La solidarietà schematizzata e ridotta a prassi serve solo a supplire alle mancanze di chi dovrebbe occuparsi dei cittadini. Le onlus sono “senza fine di lucro” perché lo Stato deve coprirne interamente i costi. Sono emanazioni dello Stato, dello stesso Stato che adesso le accusa di essere organizzazioni criminali, come fossero enti ad esso estranei. Le ONG che solcavano il mar Mediterraneo lo facevano perché la Guardia Costiera non aveva mezzi sufficienti, ed erano autorizzate a farlo: “i servizi di ricerca e soccorso fanno affidamento su qualsiasi nave per qualsiasi ragione presente nell’area interessata”[4].

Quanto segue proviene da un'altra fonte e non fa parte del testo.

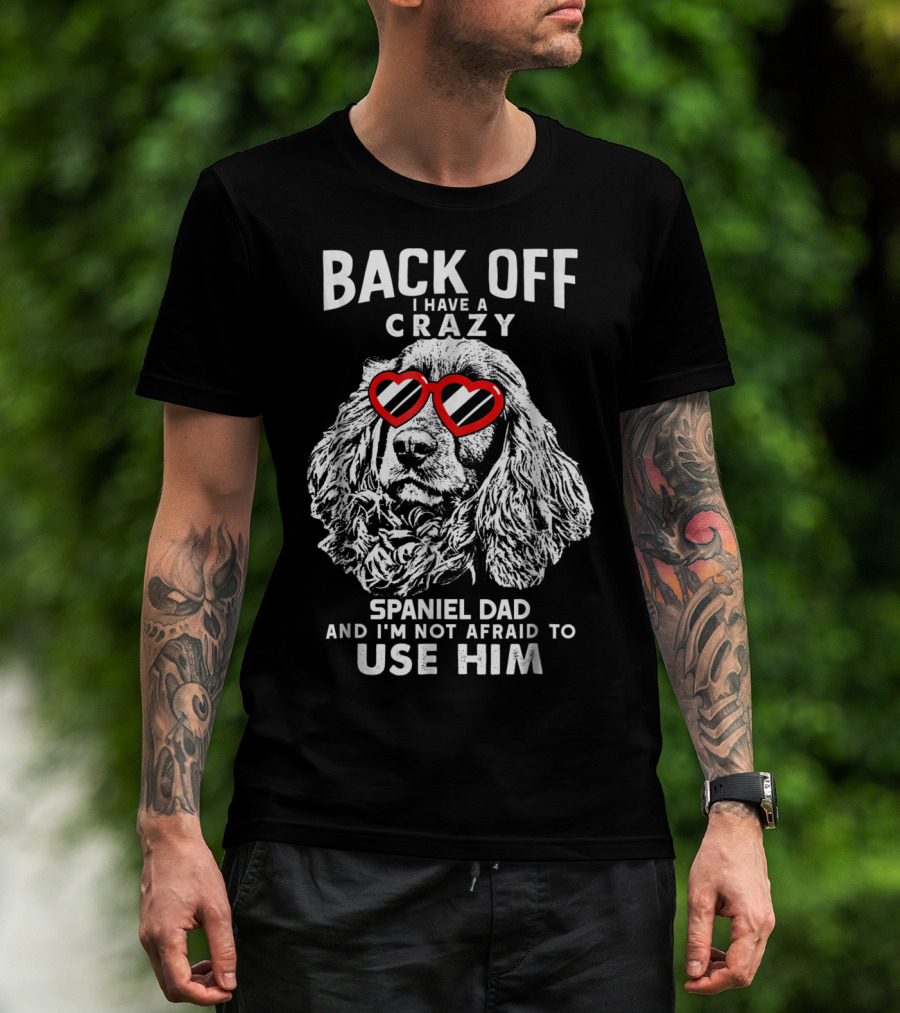 Back Off I Have A Crazy Spaniel Dad And I'm Not Afraid To Use Him T-Shirt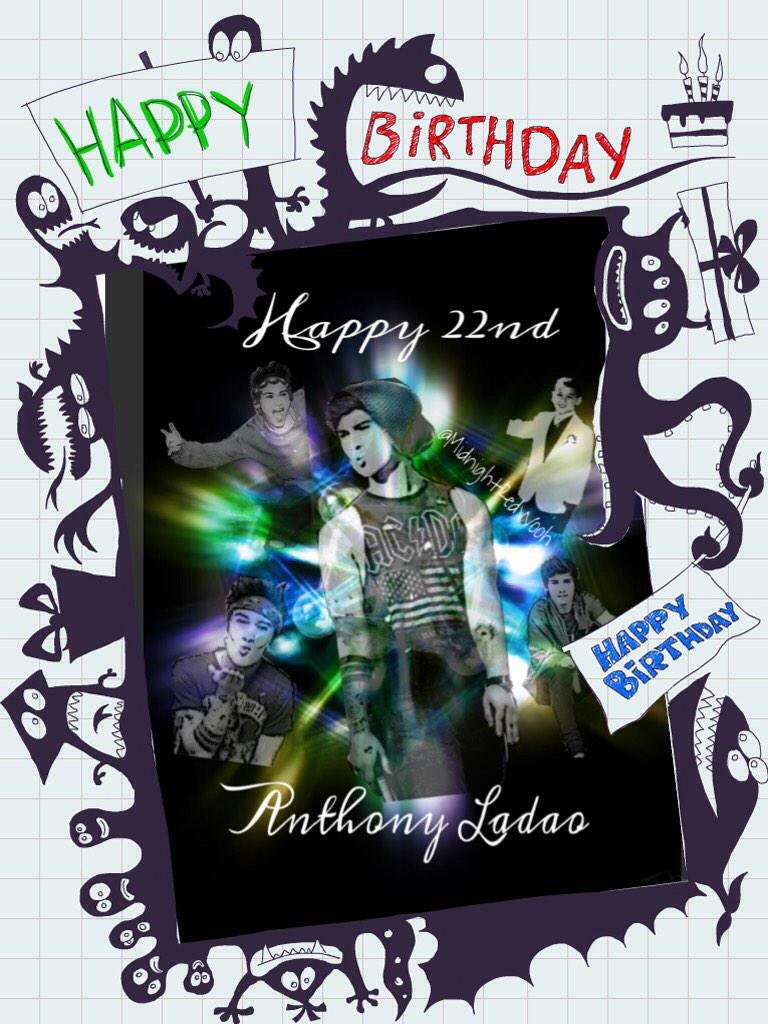 Happy Birthday Anthony Ladao!      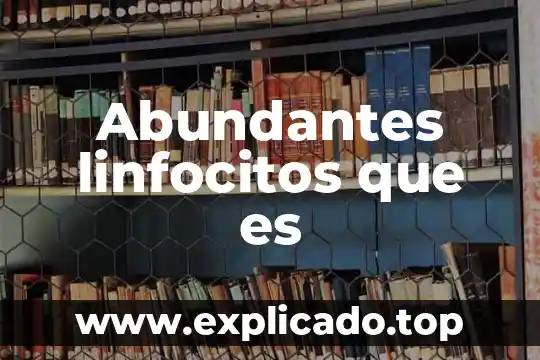 Que es la ecologia y la proteccion ambiental 3 Abundantes linfocitos que es
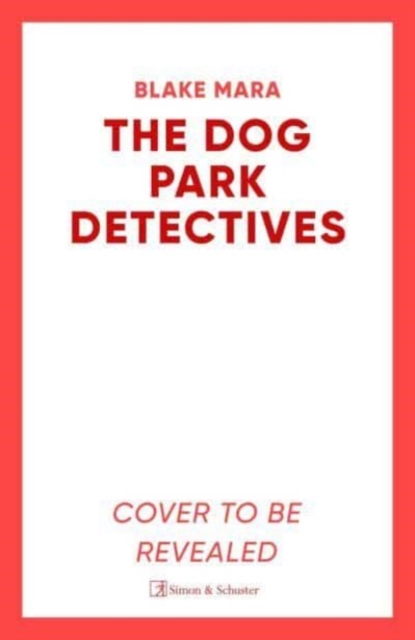 Dog Park Detectives - Blake Mara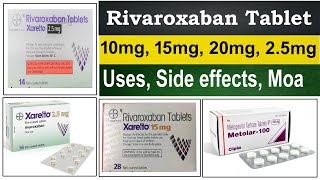 Rivaroxaban 10 mg 25 mg 15 mg tablet  xarelto 15 mg 10 mg  uses Side Effects  Dose Moa [upl. by Ailime]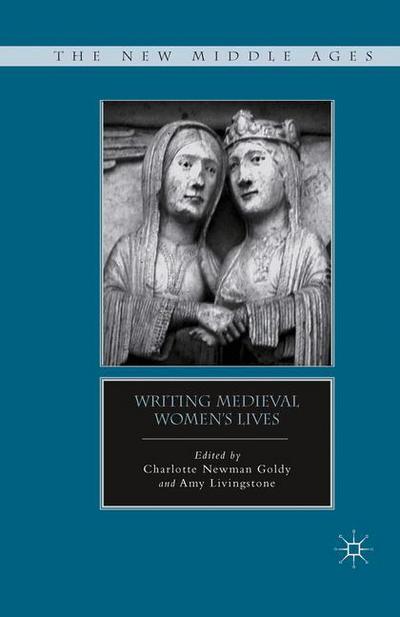 Cover for Goldy  C. · Writing Medieval Women's Lives - The New Middle Ages (Paperback Book) [1st ed. 2012 edition] (2015)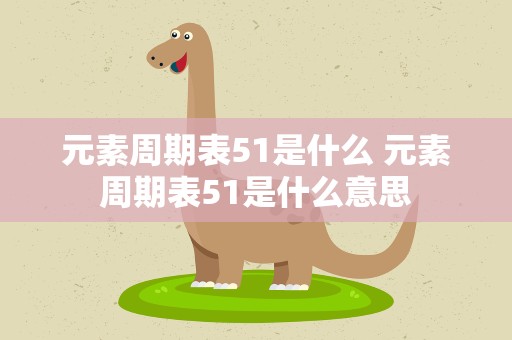 元素周期表51是什么 元素周期表51是什么意思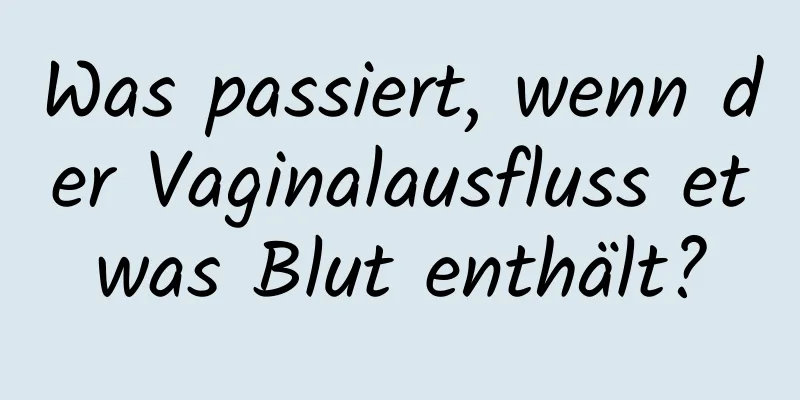 Was passiert, wenn der Vaginalausfluss etwas Blut enthält?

Delegare alla solidarietà collettiva la tutela delle fragilità sociali equivale ad ammettere il fallimento dello Stato nel suo ruolo di garante della sicurezza e della dignità dei cittadini. Invece in questo paese anziché ammettere il fallimento si accusano le vittime del fallimento stesso, salvo poi emanare decreti legge “emergenziali”. La sicurezza e la dignità non si ottengono per decreto. Sono diritti che dobbiamo pretendere ogni giorno, prima ancora di alzarci dal letto per andare a svolgere le nostre quotidiane attività lavorative e i nostri quotidiani gesti di solidarietà. Quindi la prossima volta che vi spendete in un sacrosanto e lodevole atto di solidarietà, ricordatevi che non siete la moglie di John. Ricordatevi che siete in Europa, e conservate sempre le ricevute dei vostri gesti di solidarietà. Vi serviranno durante la prossima campagna elettorale, quando vi busseranno alla porta quelli ai quali, per amore della giustizia o senso civico, vi siete dovuti sostituire.

Fabio Codias


[1]  http://www.frontisgovernance.com/attachments/article/315/Studio%20Remunerazioni%202012%20-%20Abstract.pdf

[2]  http://www.sodalitas.it/conoscere/ricerche/4-indagine-sulle-prassi-gestionali-e-retributive-nel-nonprofit

[3]  “Io ero Adolf Hitler, in me erano le pulsioni primigenie volte alla fondazione di un mondo mai visto prima, oltre le stupefacenti immagini di uno stato totalitario, oltre l’orizzonte visibile delle terre e dei mari di questo pianeta chiamato Terra” – Francesco Bellanti: “Conversazione con Adolf Hitler”, www. lulu.com, 2017.